Além da baixa sindicalização, a formalização da classe também é reduzida, bem como a proporção de profissionais que contribuem para a Previdência: 38,8% do total, de acordo com a Pnad Contínua de 2018. Ainda segundo o IBGE, apenas 27,8% da categoria possui carteira assinada.

Fim do Auxílio Emergencial

Sem políticas públicas direcionadas à classe e com o descumprimento de direitos básicos garantidos pela CLT e pela PEC das Domésticas, a principal ajuda do Estado às profissionais foi o Auxílio Emergencial.

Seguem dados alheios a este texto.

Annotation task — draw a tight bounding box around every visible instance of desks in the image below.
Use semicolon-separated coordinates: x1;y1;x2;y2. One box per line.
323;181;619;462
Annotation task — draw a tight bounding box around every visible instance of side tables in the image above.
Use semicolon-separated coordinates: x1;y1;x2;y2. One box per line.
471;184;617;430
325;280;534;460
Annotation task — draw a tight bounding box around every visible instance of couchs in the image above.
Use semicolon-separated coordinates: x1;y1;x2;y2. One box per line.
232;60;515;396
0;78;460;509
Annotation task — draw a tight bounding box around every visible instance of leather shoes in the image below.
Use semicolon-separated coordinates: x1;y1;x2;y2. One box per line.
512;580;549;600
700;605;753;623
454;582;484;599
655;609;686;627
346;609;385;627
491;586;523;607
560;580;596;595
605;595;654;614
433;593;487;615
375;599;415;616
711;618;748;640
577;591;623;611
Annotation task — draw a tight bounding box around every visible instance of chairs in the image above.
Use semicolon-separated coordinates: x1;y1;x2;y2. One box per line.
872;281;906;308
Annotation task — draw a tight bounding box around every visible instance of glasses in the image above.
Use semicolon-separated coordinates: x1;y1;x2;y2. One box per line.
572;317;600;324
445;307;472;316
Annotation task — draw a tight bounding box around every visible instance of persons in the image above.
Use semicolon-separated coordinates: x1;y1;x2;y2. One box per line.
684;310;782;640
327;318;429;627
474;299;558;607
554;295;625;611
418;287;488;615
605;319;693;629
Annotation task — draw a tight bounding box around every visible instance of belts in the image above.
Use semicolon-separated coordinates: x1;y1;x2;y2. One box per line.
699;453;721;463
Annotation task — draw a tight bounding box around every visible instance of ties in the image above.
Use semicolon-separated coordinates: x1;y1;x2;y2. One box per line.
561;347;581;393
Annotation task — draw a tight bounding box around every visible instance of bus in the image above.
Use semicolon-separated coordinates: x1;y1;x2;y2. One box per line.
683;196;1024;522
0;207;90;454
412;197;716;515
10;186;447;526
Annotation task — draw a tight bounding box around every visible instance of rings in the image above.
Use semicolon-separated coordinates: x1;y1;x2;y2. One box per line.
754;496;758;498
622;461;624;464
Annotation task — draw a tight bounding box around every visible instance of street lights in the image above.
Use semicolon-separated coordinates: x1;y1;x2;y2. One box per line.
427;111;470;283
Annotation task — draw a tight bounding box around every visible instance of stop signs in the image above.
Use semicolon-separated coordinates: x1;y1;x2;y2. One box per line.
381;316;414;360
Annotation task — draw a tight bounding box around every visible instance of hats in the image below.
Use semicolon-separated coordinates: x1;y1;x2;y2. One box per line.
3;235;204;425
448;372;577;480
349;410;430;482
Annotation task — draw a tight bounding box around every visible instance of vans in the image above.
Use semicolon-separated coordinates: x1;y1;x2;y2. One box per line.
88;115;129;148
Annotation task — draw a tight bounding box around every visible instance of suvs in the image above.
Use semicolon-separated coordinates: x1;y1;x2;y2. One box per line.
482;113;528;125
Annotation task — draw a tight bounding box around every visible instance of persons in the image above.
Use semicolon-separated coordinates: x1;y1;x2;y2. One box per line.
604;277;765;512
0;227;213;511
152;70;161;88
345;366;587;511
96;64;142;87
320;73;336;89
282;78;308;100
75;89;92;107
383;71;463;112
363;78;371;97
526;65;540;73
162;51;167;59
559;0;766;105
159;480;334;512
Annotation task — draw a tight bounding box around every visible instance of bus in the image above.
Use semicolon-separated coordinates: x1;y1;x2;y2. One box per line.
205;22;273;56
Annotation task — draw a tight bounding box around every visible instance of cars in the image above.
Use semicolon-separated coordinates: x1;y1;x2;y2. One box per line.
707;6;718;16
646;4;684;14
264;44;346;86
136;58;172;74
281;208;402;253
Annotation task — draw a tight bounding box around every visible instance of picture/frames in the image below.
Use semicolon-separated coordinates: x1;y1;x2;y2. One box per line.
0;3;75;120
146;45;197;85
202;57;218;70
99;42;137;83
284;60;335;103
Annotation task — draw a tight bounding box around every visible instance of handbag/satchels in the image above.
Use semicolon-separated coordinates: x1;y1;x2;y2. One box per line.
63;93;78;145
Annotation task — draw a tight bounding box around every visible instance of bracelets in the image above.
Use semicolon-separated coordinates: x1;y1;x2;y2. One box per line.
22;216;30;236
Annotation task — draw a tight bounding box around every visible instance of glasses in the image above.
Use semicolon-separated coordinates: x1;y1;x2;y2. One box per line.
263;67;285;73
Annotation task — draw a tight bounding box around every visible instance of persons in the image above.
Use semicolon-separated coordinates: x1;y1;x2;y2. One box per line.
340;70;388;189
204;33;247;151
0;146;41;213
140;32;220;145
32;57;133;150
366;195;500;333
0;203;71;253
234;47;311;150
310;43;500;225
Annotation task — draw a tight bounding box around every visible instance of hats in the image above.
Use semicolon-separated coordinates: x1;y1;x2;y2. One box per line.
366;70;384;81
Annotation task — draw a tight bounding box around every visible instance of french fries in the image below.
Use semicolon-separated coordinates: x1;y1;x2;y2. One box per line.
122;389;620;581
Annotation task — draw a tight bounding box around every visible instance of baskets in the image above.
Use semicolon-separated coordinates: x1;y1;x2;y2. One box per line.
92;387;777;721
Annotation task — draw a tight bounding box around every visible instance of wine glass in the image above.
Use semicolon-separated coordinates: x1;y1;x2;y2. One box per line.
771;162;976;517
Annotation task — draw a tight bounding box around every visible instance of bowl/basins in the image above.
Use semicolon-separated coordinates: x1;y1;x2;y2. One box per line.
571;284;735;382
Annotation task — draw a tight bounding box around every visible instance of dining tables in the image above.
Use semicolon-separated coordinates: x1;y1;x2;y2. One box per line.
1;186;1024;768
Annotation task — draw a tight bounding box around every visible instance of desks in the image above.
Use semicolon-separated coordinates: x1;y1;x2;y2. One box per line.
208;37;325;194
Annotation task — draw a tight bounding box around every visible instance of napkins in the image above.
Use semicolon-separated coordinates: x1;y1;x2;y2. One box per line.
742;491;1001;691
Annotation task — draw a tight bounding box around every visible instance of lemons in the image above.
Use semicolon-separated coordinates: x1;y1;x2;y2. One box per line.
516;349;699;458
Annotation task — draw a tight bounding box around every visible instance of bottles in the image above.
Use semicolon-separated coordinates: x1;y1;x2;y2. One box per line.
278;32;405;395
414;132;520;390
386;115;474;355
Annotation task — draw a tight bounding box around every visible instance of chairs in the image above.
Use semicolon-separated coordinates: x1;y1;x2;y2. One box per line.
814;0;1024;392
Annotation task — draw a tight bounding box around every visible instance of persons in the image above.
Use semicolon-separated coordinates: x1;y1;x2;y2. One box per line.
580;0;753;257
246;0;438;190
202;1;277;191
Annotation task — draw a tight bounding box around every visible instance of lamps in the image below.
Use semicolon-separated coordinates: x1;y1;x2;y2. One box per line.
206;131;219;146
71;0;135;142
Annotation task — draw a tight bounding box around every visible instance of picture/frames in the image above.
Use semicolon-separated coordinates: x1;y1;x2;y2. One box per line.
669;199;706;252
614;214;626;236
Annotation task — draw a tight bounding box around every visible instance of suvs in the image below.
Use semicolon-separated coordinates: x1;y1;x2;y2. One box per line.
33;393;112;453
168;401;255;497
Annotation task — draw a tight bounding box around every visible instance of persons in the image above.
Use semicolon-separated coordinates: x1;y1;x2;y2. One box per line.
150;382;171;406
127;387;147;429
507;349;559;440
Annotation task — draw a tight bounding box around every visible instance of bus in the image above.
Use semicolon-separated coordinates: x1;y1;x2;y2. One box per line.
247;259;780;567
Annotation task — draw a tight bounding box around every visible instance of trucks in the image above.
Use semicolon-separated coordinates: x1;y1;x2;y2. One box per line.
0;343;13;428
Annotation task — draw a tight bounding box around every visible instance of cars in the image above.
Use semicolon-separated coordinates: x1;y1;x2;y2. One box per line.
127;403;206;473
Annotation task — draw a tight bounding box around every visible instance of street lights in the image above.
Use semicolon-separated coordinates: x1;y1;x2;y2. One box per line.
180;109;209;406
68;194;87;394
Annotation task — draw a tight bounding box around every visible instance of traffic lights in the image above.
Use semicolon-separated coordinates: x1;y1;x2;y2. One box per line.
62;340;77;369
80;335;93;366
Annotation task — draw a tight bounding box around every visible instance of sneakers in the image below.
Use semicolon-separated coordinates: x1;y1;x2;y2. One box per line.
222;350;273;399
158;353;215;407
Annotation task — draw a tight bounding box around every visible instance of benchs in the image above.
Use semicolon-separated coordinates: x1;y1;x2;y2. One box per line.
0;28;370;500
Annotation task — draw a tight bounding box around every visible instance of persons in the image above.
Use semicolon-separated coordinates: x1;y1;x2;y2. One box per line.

As domésticas foram nada menos do que a segunda classe trabalhadora mais beneficiada pela medida no país — elas tiveram ganho de renda de 61% no primeiro mês de implementação do benefício, atrás apenas de auxiliares de agropecuária, com 71%. O ganho médio de todos os 67 milhões beneficiários do Auxílio Emergencial foi de 29%. Nos três primeiros meses, os ganhos chegariam a 71%, versus 37% na média nacional. Os dados foram compilados em dois estudos da Fundação Getúlio Vargas.

Com o fim do benefício, iniciativas que ajudaram a sustentar algumas dessas mulheres começam a planejar seu retorno. É o caso do projeto “Pela vida das Nossas Mães”, que teve origem em uma carta-manifesto assinada por filhos de trabalhadoras no início da pandemia. O apelo pelo direito à quarentena remunerada evoluiu para uma campanha que organizou doações e repasses em dinheiro para cerca de 300 mulheres. O documento reuniu mais de 130 mil assinaturas.

“A gente foi super abraçado. A sociedade brasileira percebeu que esse é um calo de todo mundo. Se a gente não pensar na situação trabalhadora doméstica no Brasil, a gente vai estar só remediando e não tratando a fundo essa situação, que é uma situação escravocrata”, avalia a professora Juliana França, filha de trabalhadora doméstica e uma das idealizadoras da ação. O projeto quase foi encerrado no fim de 2020, mas em janeiro de 2021 o grupo retomou a mobilização, devido à falta de alternativas ao fim do Auxílio Emergencial.